Tuesday, November 20, 2018
It is well established that the Federal Rules of Evidence apply at the guilt/innocence phase of trial but do not apply at the sentencing stage of trial. But do the Federal Rules of Evidence apply at hearings to establish prior convictions? That was the question answered by the Eleventh Circuit in its recent opinion in United States v. Hernandez, 906 F.3d 1367 (11th Cir. 2018).
Pursuant to 21 U.S.C. § 841(b),
Defendants convicted of certain drug-related felonies are subjected to a 240-month mandatory minimum if they have previously been convicted of a drug-related felony....If the existence of the prior conviction is in dispute, district courts are required to conduct a “§ 851 hearing” to determine whether the defendant has a previous conviction, thus making him eligible for the sentence enhancement.

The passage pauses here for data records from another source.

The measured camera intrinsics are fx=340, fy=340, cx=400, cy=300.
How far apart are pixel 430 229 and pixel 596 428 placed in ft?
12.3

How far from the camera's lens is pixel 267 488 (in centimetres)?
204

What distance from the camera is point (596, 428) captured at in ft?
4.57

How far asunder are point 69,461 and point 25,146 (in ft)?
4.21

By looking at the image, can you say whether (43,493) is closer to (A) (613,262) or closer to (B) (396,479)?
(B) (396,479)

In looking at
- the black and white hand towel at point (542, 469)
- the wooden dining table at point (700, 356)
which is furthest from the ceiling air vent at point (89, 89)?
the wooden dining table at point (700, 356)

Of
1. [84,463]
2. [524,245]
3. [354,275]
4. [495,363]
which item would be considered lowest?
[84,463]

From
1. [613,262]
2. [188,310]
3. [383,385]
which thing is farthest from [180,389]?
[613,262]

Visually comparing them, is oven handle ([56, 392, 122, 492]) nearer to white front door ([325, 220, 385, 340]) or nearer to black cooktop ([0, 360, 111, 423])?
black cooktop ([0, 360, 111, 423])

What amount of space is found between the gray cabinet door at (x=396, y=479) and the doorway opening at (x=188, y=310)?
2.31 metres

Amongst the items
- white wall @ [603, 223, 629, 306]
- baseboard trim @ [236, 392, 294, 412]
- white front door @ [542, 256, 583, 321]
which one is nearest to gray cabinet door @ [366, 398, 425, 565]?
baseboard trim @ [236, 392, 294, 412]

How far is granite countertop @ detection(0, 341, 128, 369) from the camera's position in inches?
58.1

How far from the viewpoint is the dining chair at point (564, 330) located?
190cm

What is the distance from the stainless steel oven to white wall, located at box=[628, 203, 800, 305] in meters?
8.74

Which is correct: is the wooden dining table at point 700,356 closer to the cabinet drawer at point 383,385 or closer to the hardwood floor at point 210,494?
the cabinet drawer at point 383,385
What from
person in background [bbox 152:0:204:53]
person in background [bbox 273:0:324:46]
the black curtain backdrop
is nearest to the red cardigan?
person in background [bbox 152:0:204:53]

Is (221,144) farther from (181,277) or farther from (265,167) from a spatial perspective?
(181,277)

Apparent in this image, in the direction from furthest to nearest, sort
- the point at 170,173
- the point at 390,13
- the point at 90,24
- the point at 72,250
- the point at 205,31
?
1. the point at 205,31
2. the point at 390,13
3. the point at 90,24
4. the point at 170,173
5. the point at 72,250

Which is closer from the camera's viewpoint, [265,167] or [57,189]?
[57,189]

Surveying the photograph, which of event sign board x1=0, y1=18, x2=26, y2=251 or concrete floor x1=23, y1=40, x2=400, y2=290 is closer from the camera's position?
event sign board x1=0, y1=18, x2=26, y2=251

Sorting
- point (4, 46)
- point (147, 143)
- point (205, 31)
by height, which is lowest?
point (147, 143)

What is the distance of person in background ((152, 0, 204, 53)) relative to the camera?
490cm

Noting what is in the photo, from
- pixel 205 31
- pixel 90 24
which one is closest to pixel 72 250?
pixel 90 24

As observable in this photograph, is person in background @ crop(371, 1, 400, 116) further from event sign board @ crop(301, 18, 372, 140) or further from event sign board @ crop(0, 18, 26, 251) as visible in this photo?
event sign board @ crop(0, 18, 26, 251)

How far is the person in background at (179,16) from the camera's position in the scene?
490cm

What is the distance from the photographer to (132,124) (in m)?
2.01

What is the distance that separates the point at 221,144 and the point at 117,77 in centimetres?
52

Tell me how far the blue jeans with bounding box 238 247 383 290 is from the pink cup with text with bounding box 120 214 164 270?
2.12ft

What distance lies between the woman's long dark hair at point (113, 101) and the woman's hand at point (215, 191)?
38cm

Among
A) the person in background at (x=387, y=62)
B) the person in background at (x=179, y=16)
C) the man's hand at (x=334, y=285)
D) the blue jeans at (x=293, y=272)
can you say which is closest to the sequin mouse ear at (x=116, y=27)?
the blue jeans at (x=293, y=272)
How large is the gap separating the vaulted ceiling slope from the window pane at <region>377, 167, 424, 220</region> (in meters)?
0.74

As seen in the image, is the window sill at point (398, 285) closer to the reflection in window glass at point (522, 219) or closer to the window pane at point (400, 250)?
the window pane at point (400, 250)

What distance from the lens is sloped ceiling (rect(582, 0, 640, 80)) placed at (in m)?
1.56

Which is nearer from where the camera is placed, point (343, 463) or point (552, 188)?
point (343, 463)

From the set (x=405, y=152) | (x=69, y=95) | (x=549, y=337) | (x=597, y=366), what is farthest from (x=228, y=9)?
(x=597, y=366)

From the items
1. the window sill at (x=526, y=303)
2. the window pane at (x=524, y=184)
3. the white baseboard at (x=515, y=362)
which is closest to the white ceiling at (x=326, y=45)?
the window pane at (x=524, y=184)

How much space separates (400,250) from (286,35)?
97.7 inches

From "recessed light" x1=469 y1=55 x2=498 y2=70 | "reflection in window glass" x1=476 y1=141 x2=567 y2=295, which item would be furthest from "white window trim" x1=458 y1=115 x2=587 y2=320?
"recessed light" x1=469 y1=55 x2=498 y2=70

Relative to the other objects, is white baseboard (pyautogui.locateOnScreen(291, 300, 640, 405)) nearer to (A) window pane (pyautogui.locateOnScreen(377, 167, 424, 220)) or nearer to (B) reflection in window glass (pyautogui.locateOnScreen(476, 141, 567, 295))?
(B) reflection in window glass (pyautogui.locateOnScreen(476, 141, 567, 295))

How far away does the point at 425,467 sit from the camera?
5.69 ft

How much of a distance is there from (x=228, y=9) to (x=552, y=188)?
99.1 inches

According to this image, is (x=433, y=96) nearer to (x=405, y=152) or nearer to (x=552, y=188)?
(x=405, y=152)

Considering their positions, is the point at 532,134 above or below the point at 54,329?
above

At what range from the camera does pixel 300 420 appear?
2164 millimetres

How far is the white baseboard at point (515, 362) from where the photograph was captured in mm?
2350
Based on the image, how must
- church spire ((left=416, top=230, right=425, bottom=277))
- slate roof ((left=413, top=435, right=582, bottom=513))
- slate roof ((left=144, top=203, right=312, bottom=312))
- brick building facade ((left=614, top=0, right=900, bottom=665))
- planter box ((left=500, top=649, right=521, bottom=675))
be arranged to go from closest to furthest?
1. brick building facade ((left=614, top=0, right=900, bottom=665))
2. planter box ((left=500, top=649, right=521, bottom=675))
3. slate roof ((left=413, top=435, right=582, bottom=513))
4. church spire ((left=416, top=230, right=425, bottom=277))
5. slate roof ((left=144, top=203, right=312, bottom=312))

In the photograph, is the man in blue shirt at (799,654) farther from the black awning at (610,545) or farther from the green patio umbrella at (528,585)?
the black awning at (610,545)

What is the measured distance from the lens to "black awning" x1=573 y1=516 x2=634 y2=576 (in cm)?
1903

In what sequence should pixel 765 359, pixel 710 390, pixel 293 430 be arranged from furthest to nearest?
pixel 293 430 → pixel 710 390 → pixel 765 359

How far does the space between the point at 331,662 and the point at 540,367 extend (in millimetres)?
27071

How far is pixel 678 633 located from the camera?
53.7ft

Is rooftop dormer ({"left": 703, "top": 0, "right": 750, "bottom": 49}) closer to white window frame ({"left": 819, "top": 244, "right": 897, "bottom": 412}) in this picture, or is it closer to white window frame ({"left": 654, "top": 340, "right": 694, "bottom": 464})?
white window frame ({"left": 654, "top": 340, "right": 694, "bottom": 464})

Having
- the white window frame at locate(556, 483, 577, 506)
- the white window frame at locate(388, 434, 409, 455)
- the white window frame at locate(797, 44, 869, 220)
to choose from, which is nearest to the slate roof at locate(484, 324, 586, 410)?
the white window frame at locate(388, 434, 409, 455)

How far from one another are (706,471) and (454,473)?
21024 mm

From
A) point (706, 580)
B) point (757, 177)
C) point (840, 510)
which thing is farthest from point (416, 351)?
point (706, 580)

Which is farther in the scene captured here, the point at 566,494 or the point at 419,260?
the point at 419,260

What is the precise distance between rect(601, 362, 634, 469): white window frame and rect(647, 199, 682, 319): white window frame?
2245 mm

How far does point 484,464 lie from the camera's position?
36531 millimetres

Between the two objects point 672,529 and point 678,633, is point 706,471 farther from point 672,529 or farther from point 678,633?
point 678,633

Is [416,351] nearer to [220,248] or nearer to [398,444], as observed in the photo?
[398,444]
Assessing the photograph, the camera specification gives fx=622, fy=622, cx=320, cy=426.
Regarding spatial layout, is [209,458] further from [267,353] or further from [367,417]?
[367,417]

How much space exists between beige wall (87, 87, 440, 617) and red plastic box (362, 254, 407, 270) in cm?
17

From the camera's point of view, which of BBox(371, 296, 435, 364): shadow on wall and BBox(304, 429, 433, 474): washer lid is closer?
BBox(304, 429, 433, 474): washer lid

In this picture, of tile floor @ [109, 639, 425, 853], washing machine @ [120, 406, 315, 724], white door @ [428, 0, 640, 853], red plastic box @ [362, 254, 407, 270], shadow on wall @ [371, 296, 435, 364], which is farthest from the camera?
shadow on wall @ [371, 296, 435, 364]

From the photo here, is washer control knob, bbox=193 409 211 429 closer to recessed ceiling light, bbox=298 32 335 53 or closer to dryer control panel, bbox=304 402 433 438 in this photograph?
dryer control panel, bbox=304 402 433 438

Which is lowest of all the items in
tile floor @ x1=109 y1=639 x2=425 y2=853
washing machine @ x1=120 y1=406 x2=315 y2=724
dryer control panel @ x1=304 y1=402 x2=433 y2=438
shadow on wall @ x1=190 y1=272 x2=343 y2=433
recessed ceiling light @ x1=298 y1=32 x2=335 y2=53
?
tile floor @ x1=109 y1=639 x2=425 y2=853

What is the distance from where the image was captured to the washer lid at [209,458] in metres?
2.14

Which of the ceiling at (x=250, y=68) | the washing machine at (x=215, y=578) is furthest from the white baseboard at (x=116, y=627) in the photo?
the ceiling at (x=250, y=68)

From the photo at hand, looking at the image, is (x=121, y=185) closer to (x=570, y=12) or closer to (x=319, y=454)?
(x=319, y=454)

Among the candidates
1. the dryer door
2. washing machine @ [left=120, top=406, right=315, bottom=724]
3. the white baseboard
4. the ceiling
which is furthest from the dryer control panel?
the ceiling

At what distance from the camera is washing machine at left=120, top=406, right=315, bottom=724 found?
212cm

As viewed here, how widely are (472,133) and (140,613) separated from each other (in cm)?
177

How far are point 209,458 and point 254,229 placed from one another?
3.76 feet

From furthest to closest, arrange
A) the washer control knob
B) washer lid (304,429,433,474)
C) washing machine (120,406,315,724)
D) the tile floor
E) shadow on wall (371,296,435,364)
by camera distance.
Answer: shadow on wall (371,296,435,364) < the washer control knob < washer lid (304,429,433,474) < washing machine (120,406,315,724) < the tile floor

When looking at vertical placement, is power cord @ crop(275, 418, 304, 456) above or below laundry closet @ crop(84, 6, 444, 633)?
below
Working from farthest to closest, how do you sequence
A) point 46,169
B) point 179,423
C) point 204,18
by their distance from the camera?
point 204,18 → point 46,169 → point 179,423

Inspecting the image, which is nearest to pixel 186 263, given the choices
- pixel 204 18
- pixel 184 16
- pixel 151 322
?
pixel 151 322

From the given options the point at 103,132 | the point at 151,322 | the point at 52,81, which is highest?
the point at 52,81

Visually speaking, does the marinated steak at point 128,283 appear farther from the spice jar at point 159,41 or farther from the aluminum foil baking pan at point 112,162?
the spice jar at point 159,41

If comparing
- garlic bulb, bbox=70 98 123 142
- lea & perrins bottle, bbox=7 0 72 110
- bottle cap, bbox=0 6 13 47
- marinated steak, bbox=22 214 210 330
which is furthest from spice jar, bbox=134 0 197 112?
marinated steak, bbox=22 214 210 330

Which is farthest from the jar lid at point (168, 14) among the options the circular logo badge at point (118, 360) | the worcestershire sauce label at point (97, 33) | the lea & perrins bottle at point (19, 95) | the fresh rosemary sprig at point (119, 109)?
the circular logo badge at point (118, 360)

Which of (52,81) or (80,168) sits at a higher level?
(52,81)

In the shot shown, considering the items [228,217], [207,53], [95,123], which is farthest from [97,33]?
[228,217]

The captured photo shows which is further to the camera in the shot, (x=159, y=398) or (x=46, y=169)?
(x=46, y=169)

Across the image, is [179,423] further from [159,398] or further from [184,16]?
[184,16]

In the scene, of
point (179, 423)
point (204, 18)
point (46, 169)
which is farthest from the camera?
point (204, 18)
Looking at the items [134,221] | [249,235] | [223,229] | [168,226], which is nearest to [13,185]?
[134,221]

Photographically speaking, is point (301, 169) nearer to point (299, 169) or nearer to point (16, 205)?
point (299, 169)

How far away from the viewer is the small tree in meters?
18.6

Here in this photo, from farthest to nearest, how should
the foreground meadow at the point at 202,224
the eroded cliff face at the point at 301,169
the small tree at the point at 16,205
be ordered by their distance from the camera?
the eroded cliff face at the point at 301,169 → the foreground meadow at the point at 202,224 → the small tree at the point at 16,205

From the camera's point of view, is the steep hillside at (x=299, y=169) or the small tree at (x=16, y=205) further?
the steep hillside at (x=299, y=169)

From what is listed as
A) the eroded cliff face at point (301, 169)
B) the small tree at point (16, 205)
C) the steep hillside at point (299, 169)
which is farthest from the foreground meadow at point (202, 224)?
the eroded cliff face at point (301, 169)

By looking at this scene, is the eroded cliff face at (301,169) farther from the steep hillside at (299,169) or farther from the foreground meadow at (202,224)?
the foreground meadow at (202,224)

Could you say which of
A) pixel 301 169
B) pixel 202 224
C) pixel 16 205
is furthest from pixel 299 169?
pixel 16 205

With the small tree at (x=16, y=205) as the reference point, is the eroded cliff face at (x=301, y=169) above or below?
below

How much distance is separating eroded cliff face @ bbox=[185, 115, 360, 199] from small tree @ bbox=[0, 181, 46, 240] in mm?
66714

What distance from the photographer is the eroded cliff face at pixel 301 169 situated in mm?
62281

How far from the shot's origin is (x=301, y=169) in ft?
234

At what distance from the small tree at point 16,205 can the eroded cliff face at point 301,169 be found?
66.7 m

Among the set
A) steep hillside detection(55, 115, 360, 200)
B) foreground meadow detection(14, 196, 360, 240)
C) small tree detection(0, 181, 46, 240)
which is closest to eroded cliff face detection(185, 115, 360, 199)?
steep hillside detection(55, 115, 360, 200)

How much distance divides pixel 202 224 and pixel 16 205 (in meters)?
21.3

In Hernandez, Alexis Hernandez "repeatedly objected to the introduction of evidence" at his § 851 hearing, claiming that it violated various rules of evidence. These objections were overruled, and the Eleventh Circuit later concluded that this was the correct outcome. Specifically, the Eleventh Circuit
conclude[d] that the Federal Rules of Evidence do not apply at § 851 hearing because they are miscellaneous proceedings akin to sentencing hearings. First, the Federal Rules of Evidence do not apply at sentencing, and prior convictions are treated as sentencing factors. See FED. R. EVID. 1101(d)(3)....Second, § 851 hearings are similar to sentencing hearings insofar as they involve determining the existence of facts that, if proven, enhance an individual’s sentence independent of the crime of conviction. Finally, § 851 hearings, like sentencing hearings, are post-trial bench proceedings in which the judge is the finder of fact. Accordingly, whether to apply the Federal Rules of Evidence during a § 851 hearing is left to the discretion of the district court. The district court’s decision to disregard the Federal Rules of Evidence during the § 851 hearing was, therefore, not an abuse of discretion.